Eleven-year-old Matisse Jones thinks his family is a bunch of “goofy loons.” Take his father, for example. He creates huge portable smokers and barbecue pits complete with shock absorbers and wide-load flags, and he wheels them through town to pool parties, soccer games and funerals, sometimes losing control of his pigs on wheels. To Matisse, his father is “just one big advertisement for someone whose brains are all gone.” Matisse’s mother is art-obsessed, his sister purple-obsessed, and his two-year-old brother is a two-year-old brother, enough said.

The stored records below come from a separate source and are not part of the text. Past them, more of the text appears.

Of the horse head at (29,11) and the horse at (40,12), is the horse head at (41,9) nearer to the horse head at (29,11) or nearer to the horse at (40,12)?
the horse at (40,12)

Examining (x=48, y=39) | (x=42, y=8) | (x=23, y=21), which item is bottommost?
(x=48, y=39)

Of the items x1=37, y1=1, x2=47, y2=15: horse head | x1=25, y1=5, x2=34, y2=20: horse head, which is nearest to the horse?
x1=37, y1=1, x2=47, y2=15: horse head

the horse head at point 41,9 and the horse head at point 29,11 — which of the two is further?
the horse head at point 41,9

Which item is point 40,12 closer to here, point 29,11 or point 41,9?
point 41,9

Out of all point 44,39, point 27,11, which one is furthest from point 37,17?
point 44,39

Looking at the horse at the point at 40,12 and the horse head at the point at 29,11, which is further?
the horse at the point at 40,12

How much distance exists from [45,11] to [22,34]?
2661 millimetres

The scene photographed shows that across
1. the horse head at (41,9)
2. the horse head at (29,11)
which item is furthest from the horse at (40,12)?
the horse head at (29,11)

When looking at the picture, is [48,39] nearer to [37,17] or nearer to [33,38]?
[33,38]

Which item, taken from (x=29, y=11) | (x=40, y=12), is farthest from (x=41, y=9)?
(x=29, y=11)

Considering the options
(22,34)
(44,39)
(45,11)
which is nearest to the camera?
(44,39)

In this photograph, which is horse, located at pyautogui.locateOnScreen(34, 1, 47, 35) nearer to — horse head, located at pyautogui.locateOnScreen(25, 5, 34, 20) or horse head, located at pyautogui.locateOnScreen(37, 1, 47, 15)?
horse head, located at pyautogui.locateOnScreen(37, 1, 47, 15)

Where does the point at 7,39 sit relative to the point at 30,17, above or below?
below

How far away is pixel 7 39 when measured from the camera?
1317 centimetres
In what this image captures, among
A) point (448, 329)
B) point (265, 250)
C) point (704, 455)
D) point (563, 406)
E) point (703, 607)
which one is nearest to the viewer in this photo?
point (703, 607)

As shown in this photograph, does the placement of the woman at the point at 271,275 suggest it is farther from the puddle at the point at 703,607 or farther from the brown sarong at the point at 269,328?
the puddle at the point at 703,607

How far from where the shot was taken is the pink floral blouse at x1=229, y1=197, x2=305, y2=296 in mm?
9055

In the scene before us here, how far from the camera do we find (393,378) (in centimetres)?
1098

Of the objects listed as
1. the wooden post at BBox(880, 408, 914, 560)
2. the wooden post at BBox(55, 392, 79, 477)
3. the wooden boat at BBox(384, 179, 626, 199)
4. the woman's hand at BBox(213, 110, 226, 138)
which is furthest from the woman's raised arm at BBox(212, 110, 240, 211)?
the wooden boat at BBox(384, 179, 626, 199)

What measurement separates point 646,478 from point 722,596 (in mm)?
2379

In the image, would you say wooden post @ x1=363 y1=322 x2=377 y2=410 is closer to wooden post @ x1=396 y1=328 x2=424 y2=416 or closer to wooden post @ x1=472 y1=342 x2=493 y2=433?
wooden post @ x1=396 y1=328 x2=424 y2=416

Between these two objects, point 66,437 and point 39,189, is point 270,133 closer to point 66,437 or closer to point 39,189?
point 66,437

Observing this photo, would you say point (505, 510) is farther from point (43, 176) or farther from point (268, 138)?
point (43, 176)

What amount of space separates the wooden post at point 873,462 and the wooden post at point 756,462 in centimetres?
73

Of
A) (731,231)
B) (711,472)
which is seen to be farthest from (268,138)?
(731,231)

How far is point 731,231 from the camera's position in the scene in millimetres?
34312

However, everyone thinks Matisse is a genius. He has the gift of copying masterpieces exactly, and with the new show coming to the local art museum, where his mother is in charge of security, Matisse will have lots of inspiration for his copies. Coincidentally, this show will be a major exhibition of Matisse’s namesake: Henri Matisse. But when Matisse copies "Portrait of Pierre" and swaps his painting with the original on the wall of the museum, things turn out less amusing than Matisse expected. The museum installs a new high-tech security system, and Matisse has no opportunity to get the original back on the wall without giving away his criminal deeds.
So, he is stuck with the original. Coming from an artistic family, he knows the value of art, the importance of preserving it, and the big trouble he is in. "Portrait of Pierre" has close calls with a feather duster, humidity, water balloons and a militant security guard Matisse calls Guardzilla, as Matisse tries to protect the painting and extricate himself from his dire situation.
Matisse’s series of improbable events becomes a journey of self-discovery, in which he finds important truths about his family, himself and where his true gifts lie. Through this humorous tale, readers will learn about a portion of the art world, and they may just decide to research the work of the great Henri Matisse and his son Pierre, an influential art dealer in New York City. Though Pierre died in 1989, Bragg resurrects him for this novel so she can weave in all of the high-tech security devices that so effectively thwart Matisse Jones’ machinations. Matisse on the Loose is an amusing romp in the world of art.
Dean Schneider teaches middle school English in Nashville.